• [Required actions]:
• a. Reproduce the PCI suspend thread word for word, from "I'm very much" up to and including "insertions(+), 21 deletions(-)".
• b. Decide whether each statement agrees with the PCI suspend thread: (i) ACPI can be used to bring a device from D3cold into D0 with interrupts off; (ii) in the new PM model, the core is supposed to both save the state and turn the device off; (iii) the patch changes three files. For each, answer yes or no and quote the deciding words.

Only in D3hot, but MSI-X tables reside in memory space and we need to restore
them too.  So, we need to put the device into D0 before restoring the state, if
possible, anyway.

Still, we can't bring any device from D3cold into D0 without ACPI and we can't
use ACPI for that with interrupts off.

> So I think we should:
> 
>  - make sure that the generic PCI layer saves the right state, for the new 
>    PM model too.

I thought we did that.

>    Don't save it if the driver already did (because the 
>    driver may have turned off the device after saving the state)

In the new PM model the idea is that drivers won't do that.  The core is
supposed to both save the state and turn the device off.

>  - make sure that the legacy PM layer turns the device on before it 
>    restores the state, to make sure that it "takes".

With the above-mentioned patch from the Jesse's tree, it should work this way.

Still, as I said before, I don't think this is relevant in this particular
case, because the original 2.6.28 code evidently works for Parag.

> I dunno. I haven't really walked through all the states, but _something_ 
> like this might do it. Note the change to pci_pm_default_suspend_generic: 
> we save the state only if the driver didn't do it already (which is also 
> why I ended up having to move all the "dev->state_saved = false" things 
> around), and we do not disable the device (because for all we know, the 
> low-level drivers will still need access to the IO/MEM space even at the 
> suspend_late stage!).
> 
> Rafael? 

I think something different from what you told is happening here.  I'm not sure
what it is, I need more information.

I'm very much interested in whether your patch below makes any difference for
Parag.

Thanks,
Rafael


> ---
>  drivers/pci/pci-driver.c       |   20 +++++++++++++-------
>  drivers/pci/pci.c              |    3 +++
>  drivers/pci/pcie/portdrv_pci.c |   14 --------------
>  3 files changed, 16 insertions(+), 21 deletions(-)

• [Information shown]:
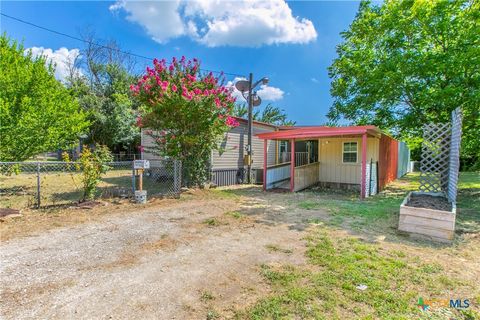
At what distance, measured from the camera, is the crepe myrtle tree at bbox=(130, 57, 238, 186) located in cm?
808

• [Final answers]:
• a.
I'm very much interested in whether your patch below makes any difference for
Parag.

Thanks,
Rafael


> ---
>  drivers/pci/pci-driver.c       |   20 +++++++++++++-------
>  drivers/pci/pci.c              |    3 +++
>  drivers/pci/pcie/portdrv_pci.c |   14 --------------
>  3 files changed, 16 insertions(+), 21 deletions(-)

• b.
(i) No: "we can't use ACPI for that with interrupts off."
(ii) Yes: "The core is supposed to both save the state and turn the device off."
(iii) Yes: "3 files changed, 16 insertions(+), 21 deletions(-)"